If you are a person who has an income that is not always the same, the standard budget can be a little hard to maintain. The following are some great tips for how to manage budgeting when you have a varying income.
1. Try to keep an average income to work with. If you can come up with an average income, either an actual average of your income or the minimum amount you can make, if know, then use that as your income on your budget.
2. Learn to be flexible. You have set expenses and then you have variable expenses. Learn to be able to adjust your variable expenses to meet your income so your budget is always balanced.
3. Keep on top of things. You should always look over your budget each month, but with a varying income, you need to do this often. This will allow you to stay on top of your budgeting and ensure you are keeping things in check.
4. Know the bottom line. You should always know that magic number – the amount of money you must have every month. Once you reach your magic money that will meet your basic needs then you can rest easy knowing you have the needs met and now you only need to worry about working with what you have left.

- **WRITTEN EXERCISE**: Continue the text on budgeting with an irregular income, starting right after its final sentence.

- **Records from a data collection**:
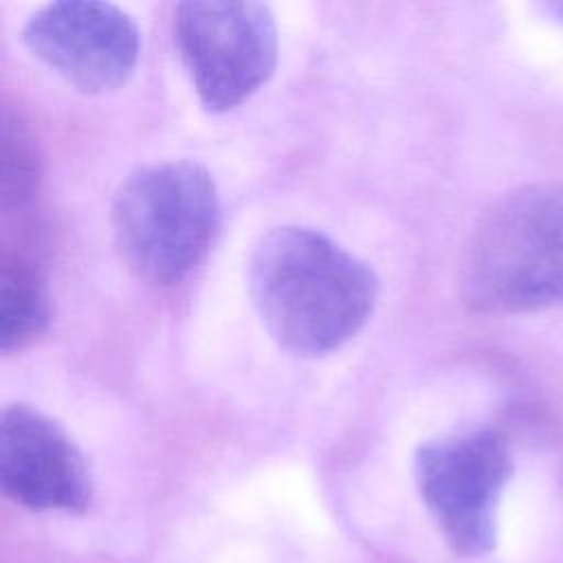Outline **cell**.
<instances>
[{
    "label": "cell",
    "instance_id": "6da1fadb",
    "mask_svg": "<svg viewBox=\"0 0 563 563\" xmlns=\"http://www.w3.org/2000/svg\"><path fill=\"white\" fill-rule=\"evenodd\" d=\"M246 279L268 334L306 358L345 345L378 299L372 266L330 235L299 224L273 227L253 244Z\"/></svg>",
    "mask_w": 563,
    "mask_h": 563
},
{
    "label": "cell",
    "instance_id": "7a4b0ae2",
    "mask_svg": "<svg viewBox=\"0 0 563 563\" xmlns=\"http://www.w3.org/2000/svg\"><path fill=\"white\" fill-rule=\"evenodd\" d=\"M460 290L484 314L563 306V180L515 187L482 213L464 249Z\"/></svg>",
    "mask_w": 563,
    "mask_h": 563
},
{
    "label": "cell",
    "instance_id": "3957f363",
    "mask_svg": "<svg viewBox=\"0 0 563 563\" xmlns=\"http://www.w3.org/2000/svg\"><path fill=\"white\" fill-rule=\"evenodd\" d=\"M218 222L216 183L196 161L134 169L119 185L110 211L121 262L152 286L183 282L207 255Z\"/></svg>",
    "mask_w": 563,
    "mask_h": 563
},
{
    "label": "cell",
    "instance_id": "277c9868",
    "mask_svg": "<svg viewBox=\"0 0 563 563\" xmlns=\"http://www.w3.org/2000/svg\"><path fill=\"white\" fill-rule=\"evenodd\" d=\"M510 473L508 442L493 427L455 429L418 446V493L455 554L482 556L493 550L497 506Z\"/></svg>",
    "mask_w": 563,
    "mask_h": 563
},
{
    "label": "cell",
    "instance_id": "5b68a950",
    "mask_svg": "<svg viewBox=\"0 0 563 563\" xmlns=\"http://www.w3.org/2000/svg\"><path fill=\"white\" fill-rule=\"evenodd\" d=\"M174 42L200 103L227 112L257 92L277 64V24L249 0L180 2Z\"/></svg>",
    "mask_w": 563,
    "mask_h": 563
},
{
    "label": "cell",
    "instance_id": "8992f818",
    "mask_svg": "<svg viewBox=\"0 0 563 563\" xmlns=\"http://www.w3.org/2000/svg\"><path fill=\"white\" fill-rule=\"evenodd\" d=\"M22 40L40 62L86 95L123 86L141 51L139 26L130 13L95 0L40 7L24 22Z\"/></svg>",
    "mask_w": 563,
    "mask_h": 563
},
{
    "label": "cell",
    "instance_id": "52a82bcc",
    "mask_svg": "<svg viewBox=\"0 0 563 563\" xmlns=\"http://www.w3.org/2000/svg\"><path fill=\"white\" fill-rule=\"evenodd\" d=\"M0 484L11 501L29 510L84 512L92 501L79 446L57 420L24 402L2 411Z\"/></svg>",
    "mask_w": 563,
    "mask_h": 563
},
{
    "label": "cell",
    "instance_id": "ba28073f",
    "mask_svg": "<svg viewBox=\"0 0 563 563\" xmlns=\"http://www.w3.org/2000/svg\"><path fill=\"white\" fill-rule=\"evenodd\" d=\"M53 303L40 268L22 255H2L0 264V350L29 347L51 323Z\"/></svg>",
    "mask_w": 563,
    "mask_h": 563
},
{
    "label": "cell",
    "instance_id": "9c48e42d",
    "mask_svg": "<svg viewBox=\"0 0 563 563\" xmlns=\"http://www.w3.org/2000/svg\"><path fill=\"white\" fill-rule=\"evenodd\" d=\"M22 125L4 121L2 128V198L22 202L31 196L35 185V154Z\"/></svg>",
    "mask_w": 563,
    "mask_h": 563
},
{
    "label": "cell",
    "instance_id": "30bf717a",
    "mask_svg": "<svg viewBox=\"0 0 563 563\" xmlns=\"http://www.w3.org/2000/svg\"><path fill=\"white\" fill-rule=\"evenodd\" d=\"M545 11H548L559 24H563V2H548V4H545Z\"/></svg>",
    "mask_w": 563,
    "mask_h": 563
}]
</instances>
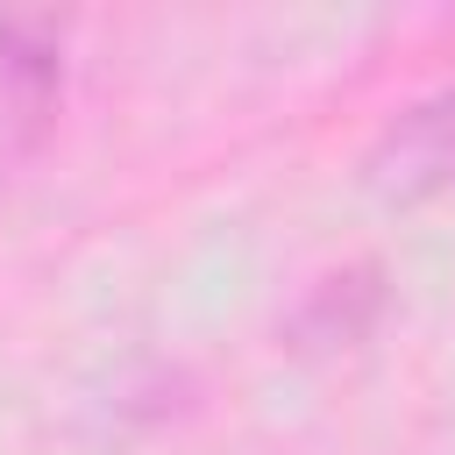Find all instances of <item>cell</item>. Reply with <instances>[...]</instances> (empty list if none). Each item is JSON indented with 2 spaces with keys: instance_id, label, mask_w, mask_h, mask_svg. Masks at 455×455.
I'll return each mask as SVG.
<instances>
[{
  "instance_id": "cell-1",
  "label": "cell",
  "mask_w": 455,
  "mask_h": 455,
  "mask_svg": "<svg viewBox=\"0 0 455 455\" xmlns=\"http://www.w3.org/2000/svg\"><path fill=\"white\" fill-rule=\"evenodd\" d=\"M64 107V21L0 7V192L43 156Z\"/></svg>"
},
{
  "instance_id": "cell-2",
  "label": "cell",
  "mask_w": 455,
  "mask_h": 455,
  "mask_svg": "<svg viewBox=\"0 0 455 455\" xmlns=\"http://www.w3.org/2000/svg\"><path fill=\"white\" fill-rule=\"evenodd\" d=\"M363 185H370L377 199H391V206L455 192V85L412 100V107L377 135V149L363 156Z\"/></svg>"
}]
</instances>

- **RESPONSE BELOW**:
5. Try a weekly budget instead of a monthly budget. You may need to work your budgeting into a weekly plan. To do this, take the amount you must have and divide by four. This is what you must have each week in order to meet your expenses for the month. This will be put back immediately. Then you can budget out your expenses for each week. This may help if you are paid each week.
Budgeting with a varying income can be difficult. It can take some time to develop a style and method that works best for you and your situation. Do not forgo a budget, though, because it is too hard. A budget becomes very important when you can not count on a certain income each month. It will help you to stay in control of finances, so work at it and stick with it.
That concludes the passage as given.